#### DOCUMENT SEGMENT ####

# Reccomendation on good CCP weapon?



## STEVO (Sep 13, 2007)

Does anyone have any sugesstions on a good conceiled weapon pistol? I have been looking at the Glock model 19's, they seem like a pretty nice compact. Anyone have any experience with them?? I have also seen that the S & W's are pretty cheap at the moment. Anyone have any good sugestions? THanks in advance. Cabela's is having a sale this weekend & im thinking about getting something new. I have also seen the springfield xd's. they do seem nice but they are quite a bit more expensive. Are they worth the extra $$$?


----------



## Frisco Pete (Sep 22, 2007)

Concealment is easier the small the handgun. I prefer sub-compact models for CC. I also like to maximize the size of the round that is available in the same frame size. I also like them light and with very simple controls so there is no extra manipulation needed during a stressful situation. 
I also like duplicating what the police use as to caliber - you know it is very tested and effective. As to 9mm, the police have "been there - done that, moved on for reason".

Therefore, I would recommend going with .40 caliber in either a Springfield Armory XD Sub-Compact 3", or the Glock 27.

No, these sub-compacts are as fun at the range as a full-size gun and they require a little more mastery, but they conceal extremely well, and are more likely to be carried than bigger, heavier pistols.
I would look at IWB holster types to carry whatever choice handgun you buy in.


----------



## NHS (Sep 7, 2007)

+1 on the XD40SC. Learned it, lived it, LOVE it!


----------



## BROWN BAGGER (Sep 13, 2007)

excellent choice


----------



## Nueces (Jul 22, 2008)

I would go with the .40 cal at a minimum.


----------



## deadicatedweim (Dec 18, 2007)

I ditto the xd in a sub compact. It is a easy to use and accurate gun. I have shot the hammerless revolvers and they are easy to conceal but the accuracy isnt as good cause of the kick and lack of a rear sight. It would be easy to hit someone at 10 yards though.


----------



## apollosmith (Jun 29, 2008)

Another vote for the XD subcompact. I carry it in 9mm and have over 1500 rounds through it with zero problems. It is a bit wider than some smaller concealed carry guns, but you get used to it very quickly. I highly recommend the Crossbreed Supertuck holster. If you're looking for something a little smaller and a bit cheaper, the Kahr CW9 is a good choice. If you dare go down in caliber, the Ruger LCP is a good pocket gun in .380.

#### DATA EXTRACT ####

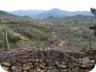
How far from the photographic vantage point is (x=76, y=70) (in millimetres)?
5113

####

TASK INSTRUCTIONS:
**1)** In the forum thread about concealed carry pistols, which holster does apollosmith highly recommend?
**2)** Pick up the forum thread about concealed carry pistols right after its final sentence and write what comes next.

RESPONSE LIST:
**1)** The Crossbreed Supertuck holster.

**2)**
----------



## James (Oct 7, 2007)

STEVO said:


> I have also seen the springfield xd's. they do seem nice but they are quite a bit more expensive. Are they worth the extra $$$?


Yes!

What are you carrying now? Its a tough question. It needs to be small enough
to conceal and light enough that it isn't too much work to carry. A full sized 4"
xd 45 is 2.5 pounds loaded (13+1) and is about an inch thick. The 40 not much different.
The compacts are a bit smaller.

Yes, you can go way down to the Ruger LCP which can fit in any pocket, even 
your shirt pocket. This is nice because it is light weight and can be easily hidden
and you will probably carry it because it is so easy. 6+1 capacity.

There is a big difference in the fire power between the 45 XD and the LCP though. 
I know which I would want if I got in a gunfight.

How about a 5 shot 357 with a 2" barrel? More power than any of the aforementioned
plus small and simple and reliable. S&W Model 60 is a good one.


----------



## Loke (Sep 7, 2007)

With the right bullet the the 9mm is quite effective. A Kahr K9 is as compact as most 380s and is chambered for a far more effective caliber. You can also get one chambered for the 40 S&W if that suits your fancy.


----------



## Snipe (Dec 4, 2008)

I carry a full size 1911 most of the time and a 4" .45 XD the rest, I like having the weight and i am used to it, and i carry everyday. If i were to suggest a carry gun to anyone it would be, the gun that you are going to carry. Be that a .25 acp pocket pistol or a full sized 1911, or anything in between. a .25 acp pocket pistol in you pocket is better then a desert eagle .50 ae in your safe at home, if only a little bit better. concealing a full size pistol is a lot easier then a lot of people make it out to be.

My $.02


----------



## .45 (Sep 21, 2007)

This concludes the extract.